+++ 제공 자료 +++

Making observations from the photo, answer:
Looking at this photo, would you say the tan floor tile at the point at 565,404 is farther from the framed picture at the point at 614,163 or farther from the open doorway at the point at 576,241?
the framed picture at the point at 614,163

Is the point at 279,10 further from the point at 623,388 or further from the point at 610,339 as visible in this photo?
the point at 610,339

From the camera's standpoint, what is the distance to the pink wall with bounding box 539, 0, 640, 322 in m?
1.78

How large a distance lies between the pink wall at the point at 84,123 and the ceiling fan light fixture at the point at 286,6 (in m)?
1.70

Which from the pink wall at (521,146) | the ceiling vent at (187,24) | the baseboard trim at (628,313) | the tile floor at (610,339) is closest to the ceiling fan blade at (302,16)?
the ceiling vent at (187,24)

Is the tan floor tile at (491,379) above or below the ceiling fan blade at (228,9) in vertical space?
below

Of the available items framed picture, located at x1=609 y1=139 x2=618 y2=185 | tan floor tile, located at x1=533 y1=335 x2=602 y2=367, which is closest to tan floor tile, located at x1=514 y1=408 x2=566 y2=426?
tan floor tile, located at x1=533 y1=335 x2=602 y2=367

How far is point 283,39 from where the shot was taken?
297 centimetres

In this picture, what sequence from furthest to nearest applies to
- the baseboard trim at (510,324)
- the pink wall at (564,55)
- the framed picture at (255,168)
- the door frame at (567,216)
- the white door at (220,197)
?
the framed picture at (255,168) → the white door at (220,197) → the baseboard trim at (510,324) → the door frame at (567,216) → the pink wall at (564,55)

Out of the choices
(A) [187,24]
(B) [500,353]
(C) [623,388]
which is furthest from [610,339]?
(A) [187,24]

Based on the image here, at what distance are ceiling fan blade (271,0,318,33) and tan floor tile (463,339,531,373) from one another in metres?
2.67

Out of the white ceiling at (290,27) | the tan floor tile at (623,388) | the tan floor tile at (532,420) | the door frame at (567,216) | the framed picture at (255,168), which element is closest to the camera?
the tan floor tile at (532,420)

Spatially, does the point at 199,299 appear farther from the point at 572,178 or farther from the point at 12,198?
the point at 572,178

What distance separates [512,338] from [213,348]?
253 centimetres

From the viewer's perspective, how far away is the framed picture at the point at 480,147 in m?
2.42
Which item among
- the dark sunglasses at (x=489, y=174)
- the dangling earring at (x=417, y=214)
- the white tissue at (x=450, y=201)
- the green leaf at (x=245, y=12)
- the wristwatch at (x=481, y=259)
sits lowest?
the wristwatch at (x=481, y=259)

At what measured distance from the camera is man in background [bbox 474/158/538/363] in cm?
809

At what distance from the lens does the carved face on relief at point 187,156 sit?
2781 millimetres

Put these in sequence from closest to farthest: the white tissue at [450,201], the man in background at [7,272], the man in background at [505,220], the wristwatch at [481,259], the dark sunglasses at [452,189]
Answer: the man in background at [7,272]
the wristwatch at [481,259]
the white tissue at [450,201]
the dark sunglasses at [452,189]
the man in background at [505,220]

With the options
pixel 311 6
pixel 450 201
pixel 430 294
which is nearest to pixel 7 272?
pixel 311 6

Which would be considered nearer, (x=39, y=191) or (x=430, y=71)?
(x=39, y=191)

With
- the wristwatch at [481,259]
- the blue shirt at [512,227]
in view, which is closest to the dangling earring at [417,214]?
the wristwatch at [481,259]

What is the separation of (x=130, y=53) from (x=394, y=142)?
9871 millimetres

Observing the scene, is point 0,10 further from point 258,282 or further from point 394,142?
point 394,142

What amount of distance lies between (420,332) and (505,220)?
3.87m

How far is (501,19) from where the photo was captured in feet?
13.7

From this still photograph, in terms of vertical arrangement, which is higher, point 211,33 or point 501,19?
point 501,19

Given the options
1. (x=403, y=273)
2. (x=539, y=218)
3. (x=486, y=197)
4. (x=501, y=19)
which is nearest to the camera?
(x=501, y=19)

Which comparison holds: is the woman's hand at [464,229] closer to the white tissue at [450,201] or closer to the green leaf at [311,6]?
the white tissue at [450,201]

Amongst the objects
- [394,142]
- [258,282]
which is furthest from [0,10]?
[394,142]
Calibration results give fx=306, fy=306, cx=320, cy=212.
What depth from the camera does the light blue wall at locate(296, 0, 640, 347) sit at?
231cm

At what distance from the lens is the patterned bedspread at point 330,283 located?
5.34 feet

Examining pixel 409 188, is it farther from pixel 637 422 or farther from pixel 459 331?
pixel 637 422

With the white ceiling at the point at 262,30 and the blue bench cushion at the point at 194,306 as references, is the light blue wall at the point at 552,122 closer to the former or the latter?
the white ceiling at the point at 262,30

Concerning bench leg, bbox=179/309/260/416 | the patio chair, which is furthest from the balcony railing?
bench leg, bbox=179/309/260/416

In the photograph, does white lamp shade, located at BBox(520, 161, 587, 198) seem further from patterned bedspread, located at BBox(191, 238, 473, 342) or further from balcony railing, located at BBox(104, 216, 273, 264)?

+++

## 과제 목표
위에 제시된 항목 전체를 한 글자도 바꾸지 말고 그대로 다시 옮겨 적으시오.

## 과제 결과
Making observations from the photo, answer:
Looking at this photo, would you say the tan floor tile at the point at 565,404 is farther from the framed picture at the point at 614,163 or farther from the open doorway at the point at 576,241?
the framed picture at the point at 614,163

Is the point at 279,10 further from the point at 623,388 or further from the point at 610,339 as visible in this photo?
the point at 610,339

From the camera's standpoint, what is the distance to the pink wall with bounding box 539, 0, 640, 322 in m?
1.78

How large a distance lies between the pink wall at the point at 84,123 and the ceiling fan light fixture at the point at 286,6 (in m)?
1.70

Which from the pink wall at (521,146) | the ceiling vent at (187,24) | the baseboard trim at (628,313) | the tile floor at (610,339) is closest to the ceiling fan blade at (302,16)?
the ceiling vent at (187,24)

Is the tan floor tile at (491,379) above or below the ceiling fan blade at (228,9) in vertical space?
below

Of the available items framed picture, located at x1=609 y1=139 x2=618 y2=185 | tan floor tile, located at x1=533 y1=335 x2=602 y2=367, which is closest to tan floor tile, located at x1=514 y1=408 x2=566 y2=426?
tan floor tile, located at x1=533 y1=335 x2=602 y2=367

How far is point 283,39 from where the shot was taken?
297 centimetres

In this picture, what sequence from furthest to nearest applies to
- the baseboard trim at (510,324)
- the pink wall at (564,55)
- the framed picture at (255,168)
- the door frame at (567,216)
- the white door at (220,197)
?
the framed picture at (255,168) → the white door at (220,197) → the baseboard trim at (510,324) → the door frame at (567,216) → the pink wall at (564,55)

Out of the choices
(A) [187,24]
(B) [500,353]
(C) [623,388]
which is furthest from [610,339]?
(A) [187,24]

Based on the image here, at what distance are ceiling fan blade (271,0,318,33) and tan floor tile (463,339,531,373) from one another in metres?
2.67

Out of the white ceiling at (290,27) | the tan floor tile at (623,388) | the tan floor tile at (532,420) | the door frame at (567,216) | the framed picture at (255,168), which element is closest to the camera?
the tan floor tile at (532,420)

Spatially, does the point at 199,299 appear farther from the point at 572,178 or farther from the point at 12,198?
the point at 572,178

What distance separates [512,338] from [213,348]?
253 centimetres

From the viewer's perspective, how far away is the framed picture at the point at 480,147 in m?
2.42
Which item among
- the dark sunglasses at (x=489, y=174)
- the dangling earring at (x=417, y=214)
- the white tissue at (x=450, y=201)
- the green leaf at (x=245, y=12)
- the wristwatch at (x=481, y=259)
sits lowest?
the wristwatch at (x=481, y=259)

At what measured distance from the camera is man in background [bbox 474/158/538/363] in cm?
809

At what distance from the lens does the carved face on relief at point 187,156 sit?
2781 millimetres

Put these in sequence from closest to farthest: the white tissue at [450,201], the man in background at [7,272], the man in background at [505,220], the wristwatch at [481,259], the dark sunglasses at [452,189]
Answer: the man in background at [7,272]
the wristwatch at [481,259]
the white tissue at [450,201]
the dark sunglasses at [452,189]
the man in background at [505,220]

With the options
pixel 311 6
pixel 450 201
pixel 430 294
which is nearest to pixel 7 272?
pixel 311 6

Which would be considered nearer, (x=39, y=191) or (x=430, y=71)?
(x=39, y=191)

With
- the wristwatch at [481,259]
- the blue shirt at [512,227]
in view, which is closest to the dangling earring at [417,214]?
the wristwatch at [481,259]

What is the separation of (x=130, y=53) from (x=394, y=142)?
9871 millimetres

Observing the scene, is point 0,10 further from point 258,282 or further from point 394,142?
point 394,142

What amount of distance lies between (420,332) and (505,220)?
3.87m

How far is (501,19) from where the photo was captured in feet?
13.7

From this still photograph, in terms of vertical arrangement, which is higher, point 211,33 or point 501,19?
point 501,19

Given the options
1. (x=403, y=273)
2. (x=539, y=218)
3. (x=486, y=197)
4. (x=501, y=19)
which is nearest to the camera?
(x=501, y=19)

Which comparison holds: is the woman's hand at [464,229] closer to the white tissue at [450,201] or closer to the green leaf at [311,6]?
the white tissue at [450,201]

Amongst the objects
- [394,142]
- [258,282]
which is furthest from [0,10]?
[394,142]
Calibration results give fx=306, fy=306, cx=320, cy=212.
What depth from the camera does the light blue wall at locate(296, 0, 640, 347) sit at?
231cm

At what distance from the lens is the patterned bedspread at point 330,283 located?
5.34 feet

Examining pixel 409 188, is it farther from pixel 637 422 or farther from pixel 459 331?
pixel 637 422

With the white ceiling at the point at 262,30 and the blue bench cushion at the point at 194,306 as references, is the light blue wall at the point at 552,122 closer to the former or the latter?
the white ceiling at the point at 262,30

Concerning bench leg, bbox=179/309/260/416 | the patio chair, which is furthest from the balcony railing?
bench leg, bbox=179/309/260/416

In the photograph, does white lamp shade, located at BBox(520, 161, 587, 198) seem further from patterned bedspread, located at BBox(191, 238, 473, 342) or further from balcony railing, located at BBox(104, 216, 273, 264)?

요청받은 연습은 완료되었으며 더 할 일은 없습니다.